1. Revival of operations :

(i) A unit which has been declared sick by the appropriate authority shall submit a revival package through the Development Commissioner concerned to the Board of Approval for consideration and approval.

The Board shall consider the following :

(a) Extension in the period for fulfilment of EP and NFEP for a further period upto a maximum of 5 years at the prevalent norms indicated in Appendix I of the EXIM Policy.

(b) On extension of the period, unutilized raw material and imported/domestically procured capital goods shall be allowed to be carried forward at their original value.

(ii) On grant of extension, the LUT executed by the unit shall be suitably revised.

2 Transfer of sick unit

(i) In case an entity is willing to takeover all the assets and liability of a "sick unit", transfer of such assets and liability as per the dispensation indicated in Part I above shall be considered by the Board of Approvals. An application for such takeover may be submitted through the Development Commissioner concerned to the BOA for approval.

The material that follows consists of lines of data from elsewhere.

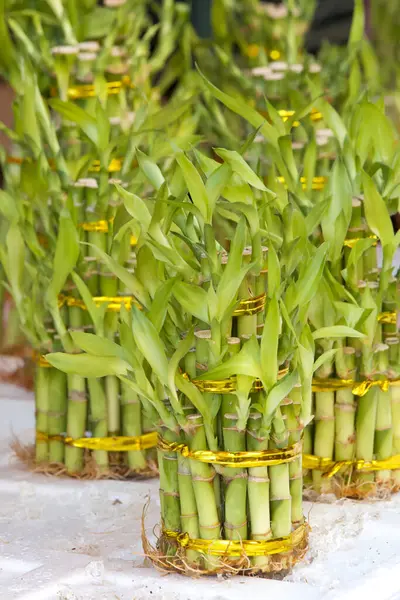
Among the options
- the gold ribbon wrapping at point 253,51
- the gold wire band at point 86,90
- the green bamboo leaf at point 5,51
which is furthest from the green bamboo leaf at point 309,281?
the gold ribbon wrapping at point 253,51

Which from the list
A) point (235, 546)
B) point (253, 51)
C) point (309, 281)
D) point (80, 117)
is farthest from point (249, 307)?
point (253, 51)

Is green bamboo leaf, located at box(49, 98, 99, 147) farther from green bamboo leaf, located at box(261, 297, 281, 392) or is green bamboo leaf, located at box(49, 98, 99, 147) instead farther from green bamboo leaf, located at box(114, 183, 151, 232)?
green bamboo leaf, located at box(261, 297, 281, 392)

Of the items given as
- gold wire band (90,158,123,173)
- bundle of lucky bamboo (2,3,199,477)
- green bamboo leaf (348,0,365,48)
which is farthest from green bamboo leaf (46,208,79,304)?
green bamboo leaf (348,0,365,48)

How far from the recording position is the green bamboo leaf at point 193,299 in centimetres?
78

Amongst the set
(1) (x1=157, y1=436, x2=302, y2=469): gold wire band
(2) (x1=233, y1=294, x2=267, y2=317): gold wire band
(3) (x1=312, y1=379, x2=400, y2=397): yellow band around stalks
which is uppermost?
(2) (x1=233, y1=294, x2=267, y2=317): gold wire band

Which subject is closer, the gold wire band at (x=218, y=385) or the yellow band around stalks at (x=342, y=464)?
the gold wire band at (x=218, y=385)

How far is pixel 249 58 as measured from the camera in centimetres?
169

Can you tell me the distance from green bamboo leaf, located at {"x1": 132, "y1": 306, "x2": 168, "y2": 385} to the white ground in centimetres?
18

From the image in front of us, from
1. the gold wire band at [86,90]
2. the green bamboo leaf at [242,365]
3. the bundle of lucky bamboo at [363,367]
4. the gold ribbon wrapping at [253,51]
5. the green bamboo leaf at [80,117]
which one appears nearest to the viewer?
the green bamboo leaf at [242,365]

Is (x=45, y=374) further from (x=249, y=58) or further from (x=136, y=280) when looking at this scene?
(x=249, y=58)

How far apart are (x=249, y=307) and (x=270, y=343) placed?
0.22ft

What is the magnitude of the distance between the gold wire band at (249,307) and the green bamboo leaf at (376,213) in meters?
0.20

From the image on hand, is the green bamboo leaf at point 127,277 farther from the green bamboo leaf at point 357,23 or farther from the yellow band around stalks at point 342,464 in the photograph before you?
the green bamboo leaf at point 357,23

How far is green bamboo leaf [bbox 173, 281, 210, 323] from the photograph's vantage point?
78 centimetres
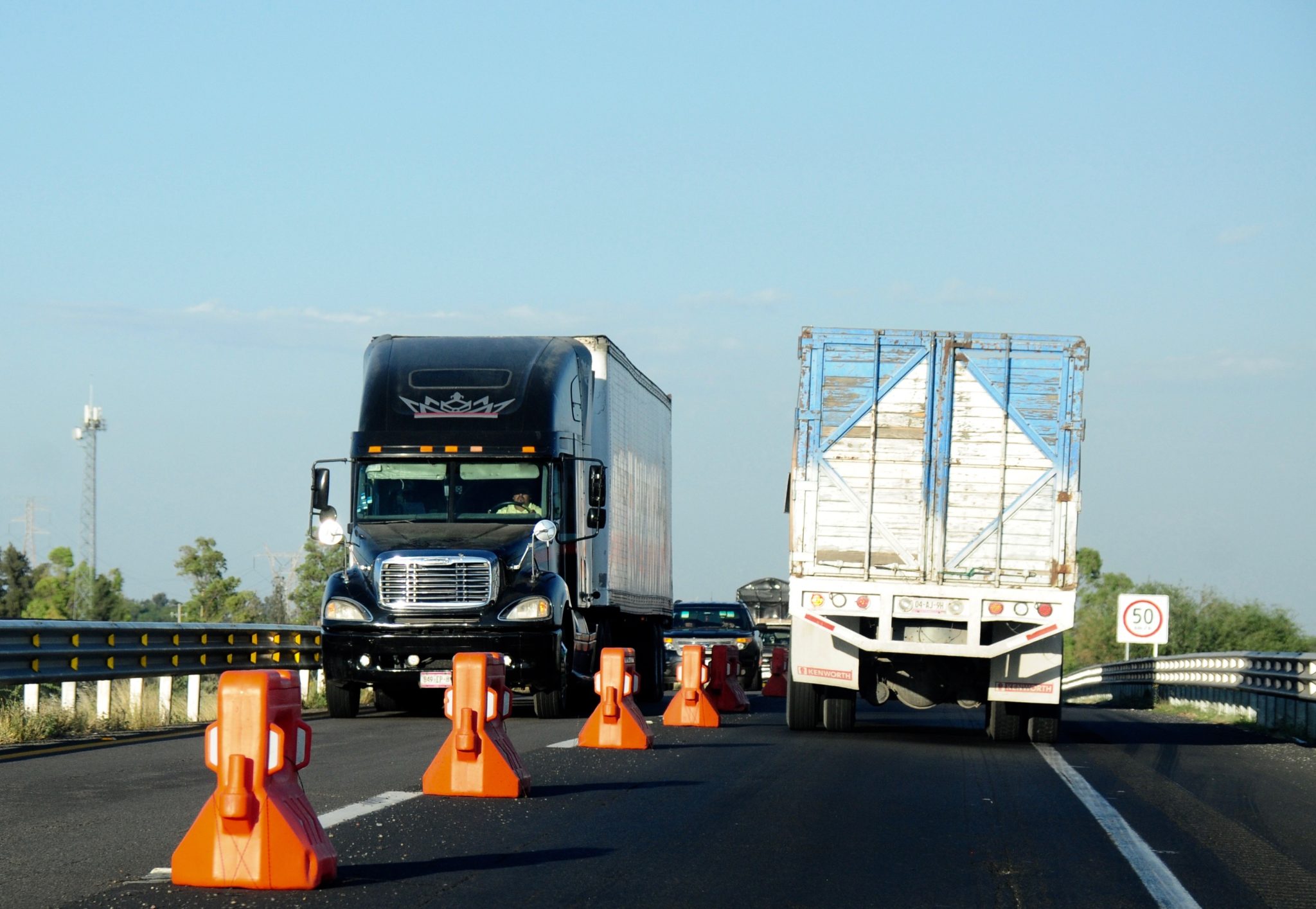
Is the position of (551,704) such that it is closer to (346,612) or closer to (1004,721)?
(346,612)

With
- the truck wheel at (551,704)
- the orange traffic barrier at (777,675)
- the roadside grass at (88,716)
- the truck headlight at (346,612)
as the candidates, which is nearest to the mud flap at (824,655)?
the truck wheel at (551,704)

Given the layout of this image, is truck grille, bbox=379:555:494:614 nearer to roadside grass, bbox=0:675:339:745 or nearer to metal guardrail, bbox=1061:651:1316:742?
roadside grass, bbox=0:675:339:745

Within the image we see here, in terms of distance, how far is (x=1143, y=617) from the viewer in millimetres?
38750

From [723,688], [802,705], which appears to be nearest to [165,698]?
[802,705]

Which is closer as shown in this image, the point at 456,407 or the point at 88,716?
the point at 88,716

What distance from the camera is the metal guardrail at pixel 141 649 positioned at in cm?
1427

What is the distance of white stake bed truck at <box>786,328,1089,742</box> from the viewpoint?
15.5m

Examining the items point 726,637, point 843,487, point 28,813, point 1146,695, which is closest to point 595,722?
point 843,487

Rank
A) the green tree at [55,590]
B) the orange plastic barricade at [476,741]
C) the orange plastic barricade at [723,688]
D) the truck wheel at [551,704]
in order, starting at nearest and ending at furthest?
the orange plastic barricade at [476,741] < the truck wheel at [551,704] < the orange plastic barricade at [723,688] < the green tree at [55,590]

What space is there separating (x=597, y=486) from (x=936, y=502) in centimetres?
432

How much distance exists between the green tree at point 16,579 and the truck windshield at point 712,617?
110 metres

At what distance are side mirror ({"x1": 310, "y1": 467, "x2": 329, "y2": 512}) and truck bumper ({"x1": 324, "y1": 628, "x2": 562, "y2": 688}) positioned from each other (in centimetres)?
134

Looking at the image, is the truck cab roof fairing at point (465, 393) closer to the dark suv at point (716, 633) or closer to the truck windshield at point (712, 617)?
the dark suv at point (716, 633)

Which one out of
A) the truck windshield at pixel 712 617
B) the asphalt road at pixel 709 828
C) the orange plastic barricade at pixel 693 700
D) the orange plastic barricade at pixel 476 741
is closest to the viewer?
the asphalt road at pixel 709 828
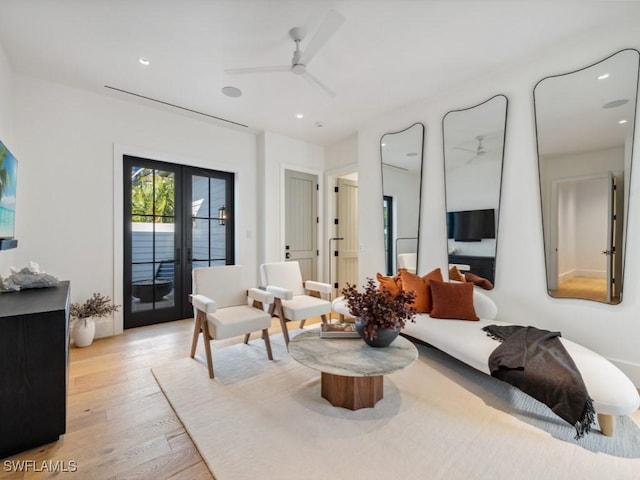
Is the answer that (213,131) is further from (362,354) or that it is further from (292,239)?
(362,354)

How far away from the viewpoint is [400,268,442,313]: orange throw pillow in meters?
3.04

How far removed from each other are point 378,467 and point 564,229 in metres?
2.59

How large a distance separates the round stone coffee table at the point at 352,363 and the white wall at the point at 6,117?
2.71 metres

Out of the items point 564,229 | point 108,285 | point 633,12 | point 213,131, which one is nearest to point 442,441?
point 564,229

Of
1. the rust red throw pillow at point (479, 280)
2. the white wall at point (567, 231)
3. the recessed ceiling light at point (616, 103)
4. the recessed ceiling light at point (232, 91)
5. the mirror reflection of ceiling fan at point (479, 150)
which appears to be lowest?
the rust red throw pillow at point (479, 280)

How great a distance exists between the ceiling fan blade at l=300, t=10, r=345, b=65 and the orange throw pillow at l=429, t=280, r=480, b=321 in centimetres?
240

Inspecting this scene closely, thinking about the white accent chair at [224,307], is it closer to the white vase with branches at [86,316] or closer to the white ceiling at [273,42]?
the white vase with branches at [86,316]

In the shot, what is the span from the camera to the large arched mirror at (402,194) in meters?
3.68

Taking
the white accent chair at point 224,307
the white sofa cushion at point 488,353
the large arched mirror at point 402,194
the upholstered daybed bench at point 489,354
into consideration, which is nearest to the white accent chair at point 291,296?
the white accent chair at point 224,307

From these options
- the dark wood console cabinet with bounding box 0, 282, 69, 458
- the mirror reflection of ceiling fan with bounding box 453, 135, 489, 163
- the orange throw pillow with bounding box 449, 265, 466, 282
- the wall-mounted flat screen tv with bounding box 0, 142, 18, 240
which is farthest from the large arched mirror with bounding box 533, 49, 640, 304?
the wall-mounted flat screen tv with bounding box 0, 142, 18, 240

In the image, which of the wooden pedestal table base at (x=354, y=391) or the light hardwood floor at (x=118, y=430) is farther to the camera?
the wooden pedestal table base at (x=354, y=391)

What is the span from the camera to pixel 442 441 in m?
1.68

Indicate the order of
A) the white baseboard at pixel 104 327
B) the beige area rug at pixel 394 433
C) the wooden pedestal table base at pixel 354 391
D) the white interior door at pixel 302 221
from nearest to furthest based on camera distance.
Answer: the beige area rug at pixel 394 433 < the wooden pedestal table base at pixel 354 391 < the white baseboard at pixel 104 327 < the white interior door at pixel 302 221

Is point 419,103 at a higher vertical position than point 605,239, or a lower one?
higher
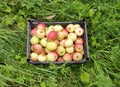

(ii) The sick unit could also transfer the imported/domestically procured capital goods and raw material to another EOU/EPZ/SEZ units. For the buying units, it shall be treated as a domestically sourced goods for the purpose of NFEP/EP.

3. Utilisation of space

(i) In the event of a unit being granted an extension of period for fulfillment of NFEP/EP as indicated in Part I above, the space provided by the zone administration would continue to be in its possession. The Development Commissioner shall not charge any penal interest payable on rental for the period for which the unit has remained closed upto the date of the new bonding period.

(ii) In event of the unit debonding as indicated at Part II (i) and (ii), the unit shall to be liable to pay all the rental dues as decided by the Development Commissioner. However, if the unit is being taken over by another unit, the liability shall pass on to the unit which is taking over the sick unit, subject to an undertaking being given by the latter. However, no penal interest on rental dues shall be charged for the closure period before take-over.

(iii) All adjudication proceeding under FTDR Act shall remain in abeyance in case of revival/take over of sick unit and approval of it by the Board of Approval.